Machine Learning Course

CS570 - Topics in AI: Machine Learning

Summer/2003 (May 27 - Jun 26)

Classes: MTWR 5:30 pm - 7:30 pm, Frank J. DiLoreto Hall 012
Instructor: Dr. Zdravko Markov, MS 203, (860)-832-2711, http://www.cs.ccsu.edu/~markov/, e-mail: markovz@ccsu.edu
Office hours: MTWR 7:30pm - 8:30pm, or by appointment

Description: One of the many definitions of Machine Learning (ML) is "Any change in a system that allows it to perform better the second time on repetition of the same task or on another task drawn from the same population" (Simon, 1983). Practically this means developing computer programs that automatically improve their performance through experience. The course covers the basic concepts and techniques of Machine Learning from both theoretical and practical perspective. The material includes classical ML approaches as Version Spaces and Decision Trees, new approaches as Inductive Logic Programming and Minimum Description Length Principle (MLD) as well as "hot" topics as Knowledge Discovery and Data Mining. The students will be able to experiment with implementations of almost all algorithms discussed in class and will use a recent ML system to solve practical problems.

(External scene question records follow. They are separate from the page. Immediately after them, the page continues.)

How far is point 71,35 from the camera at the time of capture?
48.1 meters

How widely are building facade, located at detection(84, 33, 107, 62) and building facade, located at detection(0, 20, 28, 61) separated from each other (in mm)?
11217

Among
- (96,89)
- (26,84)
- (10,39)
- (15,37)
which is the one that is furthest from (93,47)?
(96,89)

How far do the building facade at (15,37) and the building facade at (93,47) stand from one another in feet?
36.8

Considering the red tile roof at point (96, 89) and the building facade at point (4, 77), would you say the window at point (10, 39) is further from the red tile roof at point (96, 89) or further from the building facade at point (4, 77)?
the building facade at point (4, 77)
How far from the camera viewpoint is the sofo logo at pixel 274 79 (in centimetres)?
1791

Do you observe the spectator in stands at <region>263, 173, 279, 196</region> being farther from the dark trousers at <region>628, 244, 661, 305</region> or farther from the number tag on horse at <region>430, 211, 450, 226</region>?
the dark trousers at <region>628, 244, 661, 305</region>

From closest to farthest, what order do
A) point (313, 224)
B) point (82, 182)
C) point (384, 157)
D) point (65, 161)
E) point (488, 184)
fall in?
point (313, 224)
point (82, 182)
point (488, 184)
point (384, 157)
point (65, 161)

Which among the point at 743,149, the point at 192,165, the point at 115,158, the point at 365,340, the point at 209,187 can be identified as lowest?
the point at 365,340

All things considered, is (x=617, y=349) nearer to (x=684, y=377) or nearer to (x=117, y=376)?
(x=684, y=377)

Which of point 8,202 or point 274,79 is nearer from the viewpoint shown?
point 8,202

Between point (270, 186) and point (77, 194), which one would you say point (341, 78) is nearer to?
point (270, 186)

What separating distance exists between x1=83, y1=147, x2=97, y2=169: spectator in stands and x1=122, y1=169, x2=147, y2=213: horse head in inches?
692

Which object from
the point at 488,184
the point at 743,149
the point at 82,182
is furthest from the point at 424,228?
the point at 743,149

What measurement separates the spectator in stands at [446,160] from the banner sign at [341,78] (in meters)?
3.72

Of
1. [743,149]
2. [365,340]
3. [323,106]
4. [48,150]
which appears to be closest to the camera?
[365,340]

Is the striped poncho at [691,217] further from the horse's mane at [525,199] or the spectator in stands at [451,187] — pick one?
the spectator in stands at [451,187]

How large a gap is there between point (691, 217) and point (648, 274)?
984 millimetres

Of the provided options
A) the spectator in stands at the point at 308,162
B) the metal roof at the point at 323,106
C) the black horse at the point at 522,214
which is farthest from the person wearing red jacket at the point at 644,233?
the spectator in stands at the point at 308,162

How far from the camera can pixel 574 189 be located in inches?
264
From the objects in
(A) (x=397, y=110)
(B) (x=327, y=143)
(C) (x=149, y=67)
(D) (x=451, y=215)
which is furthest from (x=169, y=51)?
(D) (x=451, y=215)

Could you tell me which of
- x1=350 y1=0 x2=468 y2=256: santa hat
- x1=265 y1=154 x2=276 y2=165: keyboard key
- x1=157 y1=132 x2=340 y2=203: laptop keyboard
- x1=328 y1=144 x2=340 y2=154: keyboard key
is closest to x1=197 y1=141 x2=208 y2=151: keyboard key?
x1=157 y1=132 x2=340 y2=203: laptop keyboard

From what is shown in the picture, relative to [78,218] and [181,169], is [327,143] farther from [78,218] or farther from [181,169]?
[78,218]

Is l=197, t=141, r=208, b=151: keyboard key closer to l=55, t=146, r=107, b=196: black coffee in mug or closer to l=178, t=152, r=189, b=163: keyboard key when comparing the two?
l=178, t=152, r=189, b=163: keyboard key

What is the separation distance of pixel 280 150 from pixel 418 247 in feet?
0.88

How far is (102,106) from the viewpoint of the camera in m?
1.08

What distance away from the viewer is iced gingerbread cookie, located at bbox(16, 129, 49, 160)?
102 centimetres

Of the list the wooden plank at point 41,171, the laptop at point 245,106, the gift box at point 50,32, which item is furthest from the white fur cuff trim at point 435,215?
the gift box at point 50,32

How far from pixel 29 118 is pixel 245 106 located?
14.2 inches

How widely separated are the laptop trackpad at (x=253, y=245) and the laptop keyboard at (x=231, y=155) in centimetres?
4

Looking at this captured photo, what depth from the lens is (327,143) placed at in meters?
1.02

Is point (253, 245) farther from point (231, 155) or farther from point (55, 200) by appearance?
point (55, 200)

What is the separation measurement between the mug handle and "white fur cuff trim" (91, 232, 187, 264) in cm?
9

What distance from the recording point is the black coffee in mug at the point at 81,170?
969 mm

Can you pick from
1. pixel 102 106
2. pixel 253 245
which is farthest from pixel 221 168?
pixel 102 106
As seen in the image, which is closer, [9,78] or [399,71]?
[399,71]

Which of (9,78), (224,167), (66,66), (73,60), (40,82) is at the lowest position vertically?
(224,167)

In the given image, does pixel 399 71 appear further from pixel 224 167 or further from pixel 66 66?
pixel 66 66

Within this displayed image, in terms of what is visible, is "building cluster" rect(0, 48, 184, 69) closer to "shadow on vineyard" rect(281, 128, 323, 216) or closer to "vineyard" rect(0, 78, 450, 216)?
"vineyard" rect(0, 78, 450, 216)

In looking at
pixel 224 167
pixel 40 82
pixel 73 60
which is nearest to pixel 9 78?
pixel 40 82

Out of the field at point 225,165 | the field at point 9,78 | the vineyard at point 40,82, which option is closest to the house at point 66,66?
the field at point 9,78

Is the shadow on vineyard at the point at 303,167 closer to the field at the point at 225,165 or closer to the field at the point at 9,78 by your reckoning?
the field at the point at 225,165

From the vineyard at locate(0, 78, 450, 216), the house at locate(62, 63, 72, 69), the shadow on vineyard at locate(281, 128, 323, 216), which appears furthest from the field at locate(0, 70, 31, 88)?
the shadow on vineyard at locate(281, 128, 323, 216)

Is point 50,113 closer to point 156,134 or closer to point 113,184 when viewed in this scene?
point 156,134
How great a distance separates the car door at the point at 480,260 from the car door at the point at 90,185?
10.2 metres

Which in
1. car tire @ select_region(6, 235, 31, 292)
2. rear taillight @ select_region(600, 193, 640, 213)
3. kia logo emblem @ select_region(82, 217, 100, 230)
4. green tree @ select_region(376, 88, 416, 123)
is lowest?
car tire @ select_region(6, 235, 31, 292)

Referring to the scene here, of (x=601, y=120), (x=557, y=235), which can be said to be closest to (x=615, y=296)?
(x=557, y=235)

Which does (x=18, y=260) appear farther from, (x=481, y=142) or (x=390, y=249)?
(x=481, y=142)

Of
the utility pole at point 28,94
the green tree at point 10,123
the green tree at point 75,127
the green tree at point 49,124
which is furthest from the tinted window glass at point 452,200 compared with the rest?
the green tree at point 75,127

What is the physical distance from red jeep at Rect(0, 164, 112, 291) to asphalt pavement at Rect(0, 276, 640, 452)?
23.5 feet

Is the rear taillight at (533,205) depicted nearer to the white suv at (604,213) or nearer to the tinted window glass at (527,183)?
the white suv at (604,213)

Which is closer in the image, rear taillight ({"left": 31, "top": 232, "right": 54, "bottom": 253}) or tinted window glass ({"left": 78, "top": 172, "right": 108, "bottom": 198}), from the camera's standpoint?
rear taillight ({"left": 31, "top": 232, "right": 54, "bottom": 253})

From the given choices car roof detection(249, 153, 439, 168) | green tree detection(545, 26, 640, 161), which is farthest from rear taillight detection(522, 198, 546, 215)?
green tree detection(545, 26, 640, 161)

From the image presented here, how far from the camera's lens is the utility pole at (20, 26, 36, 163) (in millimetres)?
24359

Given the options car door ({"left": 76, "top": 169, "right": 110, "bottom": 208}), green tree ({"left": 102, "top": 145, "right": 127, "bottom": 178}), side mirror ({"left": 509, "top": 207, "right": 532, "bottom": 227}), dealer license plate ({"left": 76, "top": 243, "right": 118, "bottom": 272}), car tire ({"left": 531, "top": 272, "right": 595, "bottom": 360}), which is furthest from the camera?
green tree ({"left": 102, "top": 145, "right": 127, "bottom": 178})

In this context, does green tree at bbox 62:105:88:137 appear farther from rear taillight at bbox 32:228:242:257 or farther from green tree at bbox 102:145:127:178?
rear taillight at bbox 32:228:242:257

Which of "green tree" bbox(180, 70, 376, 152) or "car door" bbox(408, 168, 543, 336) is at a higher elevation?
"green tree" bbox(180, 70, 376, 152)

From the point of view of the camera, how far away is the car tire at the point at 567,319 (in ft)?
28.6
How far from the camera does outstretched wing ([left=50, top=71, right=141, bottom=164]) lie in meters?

Prerequisites: CS 501 and CS 502, basic knowledge of algebra, discrete math and statistics.

Course Objectives

To introduce students to the basic concepts and techniques of Machine Learning.

To develop skills of using recent machine learning software for solving practical problems.

To gain experience of doing independent study and research.

Required Texts:

Machine Learning, Tom Mitchell, McGraw Hill, 1997, ISBN 0-07-042807-7.
Lecture notes in Machine Learning, Zdravko Markov.

Required software: Zprolog (updated on 11/7/2001) - a free DOS window-based Prolog interpreter.

Assignments and projects: The students will use a set of ML programs written in Prolog and a simple Prolog interpreter to do experiments and to complete their assignments. There will be 5 projects requiring independent study and practical work with the ML programs.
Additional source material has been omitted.